SAN ANTONIO--(BUSINESS WIRE)--San Antonio-based door manufacturer Steves and Sons, Inc. (www.stevesdoors.com) has received a second favorable jury verdict in its ongoing battle with JELD-WEN Holding, Inc. This follows a separate antitrust action against JELD-WEN, won in February by Steves, which is proceeding to a Federal judge’s decision on what is necessary to restore competition in the market for interior molded doorskins given JELD-WEN’s violation of the antitrust laws. Interior molded door skins are a key component for almost all interior molded doors, the most popular type of interior door sold in the United States.
In the February case, Steves won a unanimous jury verdict in a Richmond, VA Federal court that JELD-WEN’s acquisition of a former competitor, CraftMaster (CMI), violated Section 7 of the Clayton Act, which prohibits acquisitions where the effect is to “substantially lessen competition” in a relevant product market. The jury awarded damages to Steves and Sons totaling over $58 million that under the statute will be trebled, resulting in a total award well in excess of $170 million plus attorneys’ fees. That same jury also found that JELD-WEN’s conduct breached its supply agreement with Steves by improperly overcharging it for doorskins.
That case has now moved forward to an upcoming ruling by a U.S. Federal District Judge for additional remedies, including whether, in order to restore industry competition, the court should order that JELD-WEN divest itself of its Towanda, PA facility, which a jury decided that JELD-WEN obtained in an illegal merger.
JELD-WEN had filed a counterclaim in response to Steves’ original Clayton Act antitrust suit, alleging that Steves had misappropriated purported trade secrets in violation of the Texas Uniform Trade Secrets Act and the Federal Defense of Trade Secrets Act. The counterclaim was separated from the Steves’ antitrust claims for a separate trial. In that trial, which ended May 11, 2018, the jury rejected 59 of JELD-WEN’s 67 alleged trade secrets, awarded just three percent of the almost $40 million in damages JELD-WEN sought, and rejected the allegation that Steves sought to harm JELD-WEN.

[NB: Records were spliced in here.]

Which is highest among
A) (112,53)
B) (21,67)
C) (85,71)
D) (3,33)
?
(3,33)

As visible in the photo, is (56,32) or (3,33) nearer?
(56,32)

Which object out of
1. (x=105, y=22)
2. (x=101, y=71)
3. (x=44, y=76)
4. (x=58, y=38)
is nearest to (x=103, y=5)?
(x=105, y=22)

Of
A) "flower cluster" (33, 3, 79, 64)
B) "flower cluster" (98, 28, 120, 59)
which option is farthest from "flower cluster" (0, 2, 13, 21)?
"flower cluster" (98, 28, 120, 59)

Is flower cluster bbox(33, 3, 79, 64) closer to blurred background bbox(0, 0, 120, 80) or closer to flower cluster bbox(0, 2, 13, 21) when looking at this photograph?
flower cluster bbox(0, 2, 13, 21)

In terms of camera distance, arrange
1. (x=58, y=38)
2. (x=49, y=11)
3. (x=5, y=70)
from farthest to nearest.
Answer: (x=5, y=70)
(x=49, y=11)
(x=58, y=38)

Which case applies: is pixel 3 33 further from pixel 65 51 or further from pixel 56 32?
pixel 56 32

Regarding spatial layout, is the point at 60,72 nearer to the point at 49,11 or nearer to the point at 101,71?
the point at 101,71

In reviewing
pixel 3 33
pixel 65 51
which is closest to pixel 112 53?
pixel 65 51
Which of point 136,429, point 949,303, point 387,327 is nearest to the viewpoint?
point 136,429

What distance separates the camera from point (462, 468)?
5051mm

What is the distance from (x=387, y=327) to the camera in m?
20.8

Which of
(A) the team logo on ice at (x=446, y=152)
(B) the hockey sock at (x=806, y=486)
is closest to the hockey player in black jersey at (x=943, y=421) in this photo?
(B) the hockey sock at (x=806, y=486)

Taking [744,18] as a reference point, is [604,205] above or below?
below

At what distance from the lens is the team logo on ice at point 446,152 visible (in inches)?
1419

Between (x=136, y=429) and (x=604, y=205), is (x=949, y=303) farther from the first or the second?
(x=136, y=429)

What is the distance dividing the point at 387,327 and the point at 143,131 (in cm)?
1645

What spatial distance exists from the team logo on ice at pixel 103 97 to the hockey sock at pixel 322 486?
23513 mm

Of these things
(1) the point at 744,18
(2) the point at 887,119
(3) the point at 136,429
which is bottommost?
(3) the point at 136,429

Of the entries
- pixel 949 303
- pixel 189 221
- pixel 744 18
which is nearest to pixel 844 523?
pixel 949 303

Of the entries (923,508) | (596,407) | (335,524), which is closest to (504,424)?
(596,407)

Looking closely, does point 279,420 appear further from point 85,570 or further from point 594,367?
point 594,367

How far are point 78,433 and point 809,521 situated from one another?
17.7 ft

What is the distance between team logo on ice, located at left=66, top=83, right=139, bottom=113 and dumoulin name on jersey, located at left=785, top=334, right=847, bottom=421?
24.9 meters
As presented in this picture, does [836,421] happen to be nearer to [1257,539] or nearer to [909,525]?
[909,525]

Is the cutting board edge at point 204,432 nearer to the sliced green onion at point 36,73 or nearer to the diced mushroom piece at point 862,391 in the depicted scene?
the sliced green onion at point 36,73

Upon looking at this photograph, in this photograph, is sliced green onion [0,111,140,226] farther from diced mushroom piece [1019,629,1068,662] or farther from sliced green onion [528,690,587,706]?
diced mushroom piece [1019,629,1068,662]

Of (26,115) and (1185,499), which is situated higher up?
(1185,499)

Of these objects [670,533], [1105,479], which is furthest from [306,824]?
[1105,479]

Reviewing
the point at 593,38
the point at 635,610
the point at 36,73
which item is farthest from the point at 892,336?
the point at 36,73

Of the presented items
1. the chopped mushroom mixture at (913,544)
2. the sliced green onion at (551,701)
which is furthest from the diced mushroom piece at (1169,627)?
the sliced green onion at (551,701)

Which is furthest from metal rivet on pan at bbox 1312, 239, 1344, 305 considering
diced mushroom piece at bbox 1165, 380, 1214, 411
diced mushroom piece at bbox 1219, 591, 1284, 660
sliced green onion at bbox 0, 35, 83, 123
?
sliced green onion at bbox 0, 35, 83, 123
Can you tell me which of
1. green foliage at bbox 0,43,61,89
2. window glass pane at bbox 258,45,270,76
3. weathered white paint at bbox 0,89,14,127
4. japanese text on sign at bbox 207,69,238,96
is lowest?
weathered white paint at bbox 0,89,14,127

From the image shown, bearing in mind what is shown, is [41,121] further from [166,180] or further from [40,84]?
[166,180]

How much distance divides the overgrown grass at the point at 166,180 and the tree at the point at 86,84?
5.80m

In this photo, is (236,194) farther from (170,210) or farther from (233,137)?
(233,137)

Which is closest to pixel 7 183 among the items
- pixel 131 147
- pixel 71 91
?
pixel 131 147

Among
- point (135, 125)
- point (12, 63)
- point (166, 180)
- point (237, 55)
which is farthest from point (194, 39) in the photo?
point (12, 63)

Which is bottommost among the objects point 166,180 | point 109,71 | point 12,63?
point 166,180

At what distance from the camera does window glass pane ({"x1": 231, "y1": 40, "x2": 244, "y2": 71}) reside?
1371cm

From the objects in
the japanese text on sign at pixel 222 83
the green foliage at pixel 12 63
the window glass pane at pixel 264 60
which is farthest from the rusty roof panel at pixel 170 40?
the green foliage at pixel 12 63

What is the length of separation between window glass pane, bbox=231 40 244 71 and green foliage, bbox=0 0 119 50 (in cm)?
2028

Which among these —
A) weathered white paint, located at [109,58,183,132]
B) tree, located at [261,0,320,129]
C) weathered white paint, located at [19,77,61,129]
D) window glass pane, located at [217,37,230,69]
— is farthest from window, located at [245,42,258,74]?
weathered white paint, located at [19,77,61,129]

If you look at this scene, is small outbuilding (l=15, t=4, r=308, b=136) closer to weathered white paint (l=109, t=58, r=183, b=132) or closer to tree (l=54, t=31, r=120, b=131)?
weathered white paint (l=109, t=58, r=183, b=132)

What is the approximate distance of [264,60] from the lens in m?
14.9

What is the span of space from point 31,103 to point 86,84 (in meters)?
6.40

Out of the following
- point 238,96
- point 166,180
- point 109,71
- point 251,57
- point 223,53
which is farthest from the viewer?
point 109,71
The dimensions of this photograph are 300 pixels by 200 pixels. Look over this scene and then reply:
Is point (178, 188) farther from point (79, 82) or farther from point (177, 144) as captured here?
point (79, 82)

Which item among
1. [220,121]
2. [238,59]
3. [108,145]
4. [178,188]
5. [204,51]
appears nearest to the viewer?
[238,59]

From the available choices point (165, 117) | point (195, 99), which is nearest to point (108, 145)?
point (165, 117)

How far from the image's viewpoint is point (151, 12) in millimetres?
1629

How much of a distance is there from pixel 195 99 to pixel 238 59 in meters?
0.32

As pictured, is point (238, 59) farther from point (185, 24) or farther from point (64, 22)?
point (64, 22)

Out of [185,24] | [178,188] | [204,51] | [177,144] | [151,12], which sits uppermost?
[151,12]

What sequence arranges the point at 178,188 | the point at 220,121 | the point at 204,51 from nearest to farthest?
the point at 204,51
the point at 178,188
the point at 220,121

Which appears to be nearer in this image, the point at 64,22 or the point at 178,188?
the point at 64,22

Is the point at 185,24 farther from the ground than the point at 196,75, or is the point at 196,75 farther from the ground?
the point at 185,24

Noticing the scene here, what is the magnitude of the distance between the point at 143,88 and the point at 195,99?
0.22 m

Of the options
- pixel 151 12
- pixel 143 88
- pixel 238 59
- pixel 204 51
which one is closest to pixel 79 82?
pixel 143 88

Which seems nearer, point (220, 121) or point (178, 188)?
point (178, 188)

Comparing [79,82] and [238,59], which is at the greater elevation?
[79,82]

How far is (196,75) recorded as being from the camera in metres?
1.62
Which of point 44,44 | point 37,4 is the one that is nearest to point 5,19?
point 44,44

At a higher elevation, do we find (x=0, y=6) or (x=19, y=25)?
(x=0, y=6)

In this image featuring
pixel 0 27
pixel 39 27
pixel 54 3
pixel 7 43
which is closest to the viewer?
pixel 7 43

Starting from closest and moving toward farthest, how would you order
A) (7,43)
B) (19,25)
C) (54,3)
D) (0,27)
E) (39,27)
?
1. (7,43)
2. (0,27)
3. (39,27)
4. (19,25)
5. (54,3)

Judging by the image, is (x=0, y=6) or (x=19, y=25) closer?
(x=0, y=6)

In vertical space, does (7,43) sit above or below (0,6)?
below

“We always believed JELD-WEN filed their claim primarily to serve as a noisy and costly distraction, since many of the so-called ‘trade secrets’ involved information JELD-WEN had an obligation to provide Steves under the parties’ supply agreement” said Marvin Pipkin, attorney for Steves and Sons. “The jury’s message is clearly in line with our belief that JELD-WEN’s allegations of wrongdoing and any claimed harm to JELD-WEN were overblown and not worthy of the time and resources JELD-WEN caused the parties and the jury to devote to this trial.”
“Steves and Sons explored the possibility of building its own molded doorskin manufacturing facility,” he said. “Such a move would be a major undertaking and, not having been in the business of making doorskins, which are key components in door manufacturing, Steves hired consultants, some of whom had previously worked for JELD-WEN.”
“We are convinced the information gathered from those consultants is generally available throughout the doorskin industry and medium density fiberboard business, and certainly not ‘trade secrets,’” Pipkin said.
“This second jury verdict shows that the claim by JELD-WEN was a sideshow and not relevant to the larger issue that JELD-WEN’s merger with CMI effectively minimized competition in the molded doorskin marketplace in this country.” Pipkin concluded.